続いてCorcovado。丘の突端に立つ巨大なキリスト像が目に浮かぶ中で、ちょっとけだるい音を繊細に、繊細にギターが紡ぎ、作曲者アントニオ・カルロス・ジョビンもこれ以上の演奏は望めなかったのではと思われる程でした。
次の曲は、ブロードウエイミュージカル“Everybody’s Welcome“ の中から、As time Goes By”。おなじみの映画「カサブランカ」のテーマ曲です。
その後の I left My Heart in San Franciscoでは、ギターが奏でるメロディーをヴィオラがなぞるという導入部で、ひたすら美しく、やがて徐々に主旋律がヴィオラに引き継がれていきましたが、その様子は、まるでDuo による化学反応を見るようでした。
参加者51人、梅雨空の一夜、大山さんと平岡さんの温かくまた洒脱なお人柄が醸し出す心地よい雰囲気の中で、深い感興に浸る事が出来ました。

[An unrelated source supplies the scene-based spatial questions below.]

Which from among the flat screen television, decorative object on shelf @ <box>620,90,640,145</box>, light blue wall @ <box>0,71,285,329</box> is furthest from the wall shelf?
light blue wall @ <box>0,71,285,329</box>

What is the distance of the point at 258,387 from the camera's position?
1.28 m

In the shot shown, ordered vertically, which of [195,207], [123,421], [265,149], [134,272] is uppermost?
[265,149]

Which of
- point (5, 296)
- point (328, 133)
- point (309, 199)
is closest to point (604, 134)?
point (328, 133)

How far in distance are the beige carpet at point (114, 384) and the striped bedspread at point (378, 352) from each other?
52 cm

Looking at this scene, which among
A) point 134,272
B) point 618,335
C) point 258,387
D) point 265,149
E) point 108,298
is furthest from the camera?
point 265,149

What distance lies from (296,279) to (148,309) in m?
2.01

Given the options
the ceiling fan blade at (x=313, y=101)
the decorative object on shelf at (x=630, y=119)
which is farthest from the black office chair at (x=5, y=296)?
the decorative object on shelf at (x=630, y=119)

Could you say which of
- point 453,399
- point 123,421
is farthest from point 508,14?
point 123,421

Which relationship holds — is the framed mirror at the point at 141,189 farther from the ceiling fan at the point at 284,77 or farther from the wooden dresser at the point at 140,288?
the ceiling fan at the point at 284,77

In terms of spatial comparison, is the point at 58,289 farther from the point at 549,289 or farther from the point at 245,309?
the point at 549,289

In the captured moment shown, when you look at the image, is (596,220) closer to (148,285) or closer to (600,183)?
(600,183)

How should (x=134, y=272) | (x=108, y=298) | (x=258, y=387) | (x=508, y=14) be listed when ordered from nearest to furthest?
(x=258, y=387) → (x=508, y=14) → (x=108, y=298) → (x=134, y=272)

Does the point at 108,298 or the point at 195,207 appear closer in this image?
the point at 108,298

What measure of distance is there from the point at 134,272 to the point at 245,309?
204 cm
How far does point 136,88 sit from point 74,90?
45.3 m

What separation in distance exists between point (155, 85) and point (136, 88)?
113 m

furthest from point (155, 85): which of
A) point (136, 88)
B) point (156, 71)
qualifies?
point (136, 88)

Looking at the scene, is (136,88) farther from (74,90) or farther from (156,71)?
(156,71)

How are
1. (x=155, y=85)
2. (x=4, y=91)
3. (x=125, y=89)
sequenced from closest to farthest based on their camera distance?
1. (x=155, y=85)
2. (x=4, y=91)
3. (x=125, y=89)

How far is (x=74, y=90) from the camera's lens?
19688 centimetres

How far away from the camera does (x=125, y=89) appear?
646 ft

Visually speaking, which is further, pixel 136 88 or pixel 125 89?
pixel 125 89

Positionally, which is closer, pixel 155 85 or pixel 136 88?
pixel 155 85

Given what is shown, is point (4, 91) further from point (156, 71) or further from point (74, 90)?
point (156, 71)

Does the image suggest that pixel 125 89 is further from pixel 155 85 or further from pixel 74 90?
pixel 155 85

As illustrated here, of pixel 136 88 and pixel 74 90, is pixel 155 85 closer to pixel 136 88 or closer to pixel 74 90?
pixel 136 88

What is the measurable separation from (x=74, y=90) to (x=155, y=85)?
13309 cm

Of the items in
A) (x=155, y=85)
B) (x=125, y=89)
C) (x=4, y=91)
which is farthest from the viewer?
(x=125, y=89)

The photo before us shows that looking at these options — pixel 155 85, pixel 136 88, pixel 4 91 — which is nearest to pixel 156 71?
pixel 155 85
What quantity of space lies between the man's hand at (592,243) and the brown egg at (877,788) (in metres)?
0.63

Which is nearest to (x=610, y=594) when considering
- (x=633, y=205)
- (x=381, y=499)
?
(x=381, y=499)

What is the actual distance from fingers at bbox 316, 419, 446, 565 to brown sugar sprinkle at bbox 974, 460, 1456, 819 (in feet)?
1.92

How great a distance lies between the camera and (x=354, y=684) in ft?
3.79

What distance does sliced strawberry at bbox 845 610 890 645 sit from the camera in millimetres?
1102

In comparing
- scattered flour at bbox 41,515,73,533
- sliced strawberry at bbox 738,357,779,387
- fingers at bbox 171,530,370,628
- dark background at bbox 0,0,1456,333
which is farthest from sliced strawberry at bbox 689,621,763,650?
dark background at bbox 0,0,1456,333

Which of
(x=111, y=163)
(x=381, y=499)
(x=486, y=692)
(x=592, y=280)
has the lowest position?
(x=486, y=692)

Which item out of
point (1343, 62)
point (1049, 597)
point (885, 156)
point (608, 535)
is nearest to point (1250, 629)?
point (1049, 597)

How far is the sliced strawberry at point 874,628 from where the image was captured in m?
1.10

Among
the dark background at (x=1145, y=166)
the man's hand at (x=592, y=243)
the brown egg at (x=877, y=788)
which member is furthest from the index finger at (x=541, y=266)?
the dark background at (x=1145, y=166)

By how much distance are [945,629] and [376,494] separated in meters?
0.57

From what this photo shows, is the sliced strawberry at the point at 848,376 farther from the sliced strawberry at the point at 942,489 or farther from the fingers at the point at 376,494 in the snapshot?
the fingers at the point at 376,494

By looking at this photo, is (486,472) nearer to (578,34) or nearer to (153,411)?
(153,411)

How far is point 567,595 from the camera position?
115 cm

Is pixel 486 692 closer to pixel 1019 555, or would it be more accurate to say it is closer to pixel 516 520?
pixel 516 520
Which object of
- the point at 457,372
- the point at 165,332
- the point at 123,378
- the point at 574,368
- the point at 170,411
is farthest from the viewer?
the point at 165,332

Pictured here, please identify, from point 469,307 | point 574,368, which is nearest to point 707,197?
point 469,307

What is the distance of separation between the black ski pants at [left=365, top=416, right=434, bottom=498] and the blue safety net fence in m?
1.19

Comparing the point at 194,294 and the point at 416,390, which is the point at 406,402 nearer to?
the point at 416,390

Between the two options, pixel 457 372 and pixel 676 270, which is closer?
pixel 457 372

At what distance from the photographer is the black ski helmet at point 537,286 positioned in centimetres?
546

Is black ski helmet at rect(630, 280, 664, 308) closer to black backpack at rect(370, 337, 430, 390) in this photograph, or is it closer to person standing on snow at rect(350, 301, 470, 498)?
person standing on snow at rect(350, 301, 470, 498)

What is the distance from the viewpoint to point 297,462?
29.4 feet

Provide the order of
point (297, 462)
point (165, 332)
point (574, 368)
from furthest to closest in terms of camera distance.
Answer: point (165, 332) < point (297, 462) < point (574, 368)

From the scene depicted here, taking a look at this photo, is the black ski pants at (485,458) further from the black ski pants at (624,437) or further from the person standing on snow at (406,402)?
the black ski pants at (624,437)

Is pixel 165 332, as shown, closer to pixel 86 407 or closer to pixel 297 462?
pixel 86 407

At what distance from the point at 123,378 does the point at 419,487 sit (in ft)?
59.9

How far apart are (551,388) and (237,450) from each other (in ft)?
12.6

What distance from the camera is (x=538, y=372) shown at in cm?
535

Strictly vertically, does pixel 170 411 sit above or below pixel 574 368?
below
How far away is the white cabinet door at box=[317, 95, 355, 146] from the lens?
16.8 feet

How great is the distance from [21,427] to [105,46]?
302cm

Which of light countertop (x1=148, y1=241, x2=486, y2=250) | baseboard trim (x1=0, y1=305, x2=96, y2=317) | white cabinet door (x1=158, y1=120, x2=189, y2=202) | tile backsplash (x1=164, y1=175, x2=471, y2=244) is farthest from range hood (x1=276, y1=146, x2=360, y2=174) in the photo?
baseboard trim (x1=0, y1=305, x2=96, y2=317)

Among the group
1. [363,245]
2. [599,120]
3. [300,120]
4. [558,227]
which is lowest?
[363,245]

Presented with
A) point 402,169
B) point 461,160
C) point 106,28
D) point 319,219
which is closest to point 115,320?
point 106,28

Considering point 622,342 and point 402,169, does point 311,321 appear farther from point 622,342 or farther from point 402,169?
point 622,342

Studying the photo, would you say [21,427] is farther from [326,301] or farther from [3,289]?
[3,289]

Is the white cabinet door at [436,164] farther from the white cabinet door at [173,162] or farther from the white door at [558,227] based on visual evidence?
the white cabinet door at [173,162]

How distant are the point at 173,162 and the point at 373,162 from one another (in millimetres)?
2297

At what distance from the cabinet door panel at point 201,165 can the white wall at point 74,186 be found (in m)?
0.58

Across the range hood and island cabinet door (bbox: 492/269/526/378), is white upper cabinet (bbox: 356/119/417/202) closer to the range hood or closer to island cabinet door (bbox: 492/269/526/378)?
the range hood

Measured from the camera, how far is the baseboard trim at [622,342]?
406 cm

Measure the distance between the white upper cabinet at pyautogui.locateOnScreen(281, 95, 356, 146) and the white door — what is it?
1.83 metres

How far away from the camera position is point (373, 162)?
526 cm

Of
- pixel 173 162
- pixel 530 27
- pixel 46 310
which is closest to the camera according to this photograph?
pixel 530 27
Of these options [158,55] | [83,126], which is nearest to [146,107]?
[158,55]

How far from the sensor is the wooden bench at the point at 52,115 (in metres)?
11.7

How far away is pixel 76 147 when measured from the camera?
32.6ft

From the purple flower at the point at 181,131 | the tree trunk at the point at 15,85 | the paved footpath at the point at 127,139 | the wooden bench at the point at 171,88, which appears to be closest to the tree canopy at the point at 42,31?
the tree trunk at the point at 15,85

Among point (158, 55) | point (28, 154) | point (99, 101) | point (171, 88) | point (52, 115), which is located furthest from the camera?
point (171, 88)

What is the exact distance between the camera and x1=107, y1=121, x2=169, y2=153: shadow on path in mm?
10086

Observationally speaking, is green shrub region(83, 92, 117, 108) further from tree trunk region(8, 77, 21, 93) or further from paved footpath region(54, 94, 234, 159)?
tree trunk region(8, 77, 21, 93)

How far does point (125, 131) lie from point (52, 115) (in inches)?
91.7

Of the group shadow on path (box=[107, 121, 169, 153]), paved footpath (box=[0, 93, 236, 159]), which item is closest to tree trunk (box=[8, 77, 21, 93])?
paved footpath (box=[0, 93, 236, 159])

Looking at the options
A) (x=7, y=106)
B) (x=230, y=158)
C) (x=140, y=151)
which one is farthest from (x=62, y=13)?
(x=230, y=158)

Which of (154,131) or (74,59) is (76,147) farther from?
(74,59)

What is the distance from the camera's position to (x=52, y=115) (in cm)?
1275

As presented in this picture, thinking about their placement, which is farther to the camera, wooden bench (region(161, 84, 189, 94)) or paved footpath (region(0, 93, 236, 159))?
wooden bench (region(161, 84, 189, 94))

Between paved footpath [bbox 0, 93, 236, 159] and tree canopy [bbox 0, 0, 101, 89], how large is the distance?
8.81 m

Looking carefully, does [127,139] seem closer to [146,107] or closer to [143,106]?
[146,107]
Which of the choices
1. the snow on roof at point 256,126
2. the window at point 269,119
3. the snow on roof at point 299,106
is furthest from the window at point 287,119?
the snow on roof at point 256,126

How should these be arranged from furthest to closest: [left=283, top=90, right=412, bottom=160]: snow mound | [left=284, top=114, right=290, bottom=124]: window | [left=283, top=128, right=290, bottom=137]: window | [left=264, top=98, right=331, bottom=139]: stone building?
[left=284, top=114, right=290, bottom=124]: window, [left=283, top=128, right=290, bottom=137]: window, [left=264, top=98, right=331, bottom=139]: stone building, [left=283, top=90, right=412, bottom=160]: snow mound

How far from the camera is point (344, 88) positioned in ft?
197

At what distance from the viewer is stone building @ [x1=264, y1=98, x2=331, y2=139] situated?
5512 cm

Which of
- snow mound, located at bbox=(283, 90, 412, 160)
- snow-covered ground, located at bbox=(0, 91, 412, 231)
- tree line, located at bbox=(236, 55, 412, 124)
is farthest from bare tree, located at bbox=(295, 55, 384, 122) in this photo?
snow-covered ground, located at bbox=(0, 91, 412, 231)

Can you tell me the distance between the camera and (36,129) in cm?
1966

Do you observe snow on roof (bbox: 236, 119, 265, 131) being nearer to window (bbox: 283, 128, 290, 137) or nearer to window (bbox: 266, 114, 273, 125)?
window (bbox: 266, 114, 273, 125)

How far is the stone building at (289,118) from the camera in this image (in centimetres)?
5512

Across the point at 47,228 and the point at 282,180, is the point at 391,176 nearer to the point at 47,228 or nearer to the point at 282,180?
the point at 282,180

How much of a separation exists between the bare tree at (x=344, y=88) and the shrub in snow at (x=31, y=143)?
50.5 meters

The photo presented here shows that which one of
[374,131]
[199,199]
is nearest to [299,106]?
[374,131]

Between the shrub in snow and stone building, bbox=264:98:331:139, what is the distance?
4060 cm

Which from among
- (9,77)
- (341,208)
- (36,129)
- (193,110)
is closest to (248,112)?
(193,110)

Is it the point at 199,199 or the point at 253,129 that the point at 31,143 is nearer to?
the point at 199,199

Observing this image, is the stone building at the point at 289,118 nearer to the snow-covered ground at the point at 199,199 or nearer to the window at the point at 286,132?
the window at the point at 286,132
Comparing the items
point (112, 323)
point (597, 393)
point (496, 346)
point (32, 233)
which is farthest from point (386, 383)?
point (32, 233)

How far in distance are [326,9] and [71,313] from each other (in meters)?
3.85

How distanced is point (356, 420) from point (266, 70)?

京都生まれ。英国ギルドホール音楽演劇学校卒業。LAフィルの首席ヴィオラ奏者、副指揮者、ラホイヤ室内楽音楽祭、サンタフェ室内音楽祭の芸術監督を歴任。日本では九州交響楽団常任指揮者、大阪交響楽団で音楽顧問・首席指揮者、ながさき音楽祭音楽監督を歴任。ラホイヤとサンタフェでは多くのジャズプログラムをプロデュースし、アンドレ・プレヴィンやレイ・ブラウンとも共同企画を演出。現在、一般社団法人 Music Dialogue芸術監督。CHANEL Pygmalion Days室内楽シリーズ芸術監督。米国ロベロ室内楽音楽祭芸術監督。